- 수행할 작업 -
아래 데이터를 처음부터 끝까지 한 글자도 바꾸지 말고 그대로 옮겨 적으세요.

- 저장된 데이터 -

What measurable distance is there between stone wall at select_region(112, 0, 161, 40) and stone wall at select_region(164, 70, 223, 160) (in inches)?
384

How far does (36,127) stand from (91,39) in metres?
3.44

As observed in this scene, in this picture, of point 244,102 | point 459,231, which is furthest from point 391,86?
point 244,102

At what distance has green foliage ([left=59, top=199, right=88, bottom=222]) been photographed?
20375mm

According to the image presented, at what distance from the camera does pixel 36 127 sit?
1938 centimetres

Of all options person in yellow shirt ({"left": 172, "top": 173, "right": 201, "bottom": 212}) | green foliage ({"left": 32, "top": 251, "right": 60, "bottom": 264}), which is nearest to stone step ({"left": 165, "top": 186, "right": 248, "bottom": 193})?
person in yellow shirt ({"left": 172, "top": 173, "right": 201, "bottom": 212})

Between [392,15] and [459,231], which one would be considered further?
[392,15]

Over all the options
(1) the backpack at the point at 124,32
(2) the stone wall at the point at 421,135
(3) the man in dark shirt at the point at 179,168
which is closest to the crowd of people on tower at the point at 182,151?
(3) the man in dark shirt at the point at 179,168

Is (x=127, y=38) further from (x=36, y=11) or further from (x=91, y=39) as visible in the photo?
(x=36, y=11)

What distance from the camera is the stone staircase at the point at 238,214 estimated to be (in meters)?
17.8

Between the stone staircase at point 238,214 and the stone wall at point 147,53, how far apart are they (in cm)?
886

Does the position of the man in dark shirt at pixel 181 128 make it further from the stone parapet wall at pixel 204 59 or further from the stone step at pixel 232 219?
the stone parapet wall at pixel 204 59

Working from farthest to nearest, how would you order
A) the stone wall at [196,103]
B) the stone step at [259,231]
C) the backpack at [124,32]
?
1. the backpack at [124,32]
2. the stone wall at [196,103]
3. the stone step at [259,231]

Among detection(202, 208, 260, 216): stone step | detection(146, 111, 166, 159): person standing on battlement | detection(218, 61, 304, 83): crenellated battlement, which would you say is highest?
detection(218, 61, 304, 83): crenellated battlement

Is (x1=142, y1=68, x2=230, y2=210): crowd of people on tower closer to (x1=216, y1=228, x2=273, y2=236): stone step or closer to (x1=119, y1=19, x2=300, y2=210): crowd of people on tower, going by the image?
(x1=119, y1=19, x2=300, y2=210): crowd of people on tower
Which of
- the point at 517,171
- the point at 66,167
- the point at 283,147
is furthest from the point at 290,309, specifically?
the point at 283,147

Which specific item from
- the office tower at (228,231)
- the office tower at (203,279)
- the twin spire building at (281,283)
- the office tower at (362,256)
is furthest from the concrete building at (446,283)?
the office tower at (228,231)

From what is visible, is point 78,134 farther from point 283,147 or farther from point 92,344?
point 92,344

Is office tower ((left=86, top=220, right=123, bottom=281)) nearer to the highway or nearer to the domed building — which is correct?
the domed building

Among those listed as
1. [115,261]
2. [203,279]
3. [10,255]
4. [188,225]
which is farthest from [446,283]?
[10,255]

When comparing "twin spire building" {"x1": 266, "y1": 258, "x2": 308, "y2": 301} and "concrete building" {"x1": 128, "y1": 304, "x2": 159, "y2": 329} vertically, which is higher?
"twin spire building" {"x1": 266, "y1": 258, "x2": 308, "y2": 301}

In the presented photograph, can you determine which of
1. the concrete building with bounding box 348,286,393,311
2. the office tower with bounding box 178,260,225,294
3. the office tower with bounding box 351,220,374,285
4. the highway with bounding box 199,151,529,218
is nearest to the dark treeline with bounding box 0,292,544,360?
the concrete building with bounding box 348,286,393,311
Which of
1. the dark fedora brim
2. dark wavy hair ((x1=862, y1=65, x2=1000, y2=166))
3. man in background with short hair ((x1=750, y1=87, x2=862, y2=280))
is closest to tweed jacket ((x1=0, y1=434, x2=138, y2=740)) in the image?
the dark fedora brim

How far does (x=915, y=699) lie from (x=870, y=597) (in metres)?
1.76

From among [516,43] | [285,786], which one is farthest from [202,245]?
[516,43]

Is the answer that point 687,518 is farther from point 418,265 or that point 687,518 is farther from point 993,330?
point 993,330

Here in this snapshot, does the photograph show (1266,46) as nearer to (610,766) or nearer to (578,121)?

- 실습 결과 -
What measurable distance is there between stone wall at select_region(112, 0, 161, 40) and stone wall at select_region(164, 70, 223, 160) (in inches)?
384

How far does (36,127) stand from (91,39) in metres?
3.44

As observed in this scene, in this picture, of point 244,102 | point 459,231, which is furthest from point 391,86?
point 244,102

At what distance has green foliage ([left=59, top=199, right=88, bottom=222]) been photographed?
20375mm

According to the image presented, at what distance from the camera does pixel 36 127 sit?
1938 centimetres

Of all options person in yellow shirt ({"left": 172, "top": 173, "right": 201, "bottom": 212}) | green foliage ({"left": 32, "top": 251, "right": 60, "bottom": 264}), which is nearest to stone step ({"left": 165, "top": 186, "right": 248, "bottom": 193})?
person in yellow shirt ({"left": 172, "top": 173, "right": 201, "bottom": 212})

Between [392,15] and [459,231], which one would be considered further?
[392,15]

Over all the options
(1) the backpack at the point at 124,32
(2) the stone wall at the point at 421,135
(3) the man in dark shirt at the point at 179,168
which is closest to the crowd of people on tower at the point at 182,151?
(3) the man in dark shirt at the point at 179,168

Is (x=127, y=38) further from (x=36, y=11) or further from (x=91, y=39) as visible in the photo?
(x=36, y=11)

What distance from the camera is the stone staircase at the point at 238,214 estimated to be (in meters)?
17.8

Between the stone staircase at point 238,214 and the stone wall at point 147,53, how far apart are they (in cm)?
886

Does the position of the man in dark shirt at pixel 181 128 make it further from the stone parapet wall at pixel 204 59 or further from the stone step at pixel 232 219?
the stone parapet wall at pixel 204 59

Working from farthest to nearest, how would you order
A) the stone wall at [196,103]
B) the stone step at [259,231]
C) the backpack at [124,32]
?
1. the backpack at [124,32]
2. the stone wall at [196,103]
3. the stone step at [259,231]

Among detection(202, 208, 260, 216): stone step | detection(146, 111, 166, 159): person standing on battlement | detection(218, 61, 304, 83): crenellated battlement, which would you say is highest?
detection(218, 61, 304, 83): crenellated battlement

Is (x1=142, y1=68, x2=230, y2=210): crowd of people on tower closer to (x1=216, y1=228, x2=273, y2=236): stone step or closer to (x1=119, y1=19, x2=300, y2=210): crowd of people on tower, going by the image?
(x1=119, y1=19, x2=300, y2=210): crowd of people on tower
Which of
- the point at 517,171
- the point at 66,167
- the point at 283,147
is furthest from the point at 290,309, specifically?
the point at 283,147

Which specific item from
- the office tower at (228,231)
- the office tower at (203,279)
- the twin spire building at (281,283)
- the office tower at (362,256)
is furthest from the concrete building at (446,283)?
the office tower at (228,231)

From what is visible, is point 78,134 farther from point 283,147 or farther from point 92,344?
point 92,344

Is office tower ((left=86, top=220, right=123, bottom=281)) nearer to the highway or nearer to the domed building — which is correct?
the domed building

Among those listed as
1. [115,261]
2. [203,279]
3. [10,255]
4. [188,225]
which is farthest from [446,283]?
[10,255]

When comparing "twin spire building" {"x1": 266, "y1": 258, "x2": 308, "y2": 301} and "concrete building" {"x1": 128, "y1": 304, "x2": 159, "y2": 329} vertically, which is higher?
"twin spire building" {"x1": 266, "y1": 258, "x2": 308, "y2": 301}

In the presented photograph, can you determine which of
1. the concrete building with bounding box 348,286,393,311
2. the office tower with bounding box 178,260,225,294
3. the office tower with bounding box 351,220,374,285
4. the highway with bounding box 199,151,529,218
is nearest to the dark treeline with bounding box 0,292,544,360?
the concrete building with bounding box 348,286,393,311
Which of
1. the dark fedora brim
2. dark wavy hair ((x1=862, y1=65, x2=1000, y2=166))
3. man in background with short hair ((x1=750, y1=87, x2=862, y2=280))
is closest to tweed jacket ((x1=0, y1=434, x2=138, y2=740)) in the image?
the dark fedora brim

How far does (x=915, y=699) lie from (x=870, y=597) (in metres)?
1.76

From among [516,43] | [285,786], which one is farthest from [202,245]?
[516,43]

Is the answer that point 687,518 is farther from point 418,265 or that point 687,518 is farther from point 993,330?
point 993,330

Here in this snapshot, does the photograph show (1266,46) as nearer to (610,766) or nearer to (578,121)?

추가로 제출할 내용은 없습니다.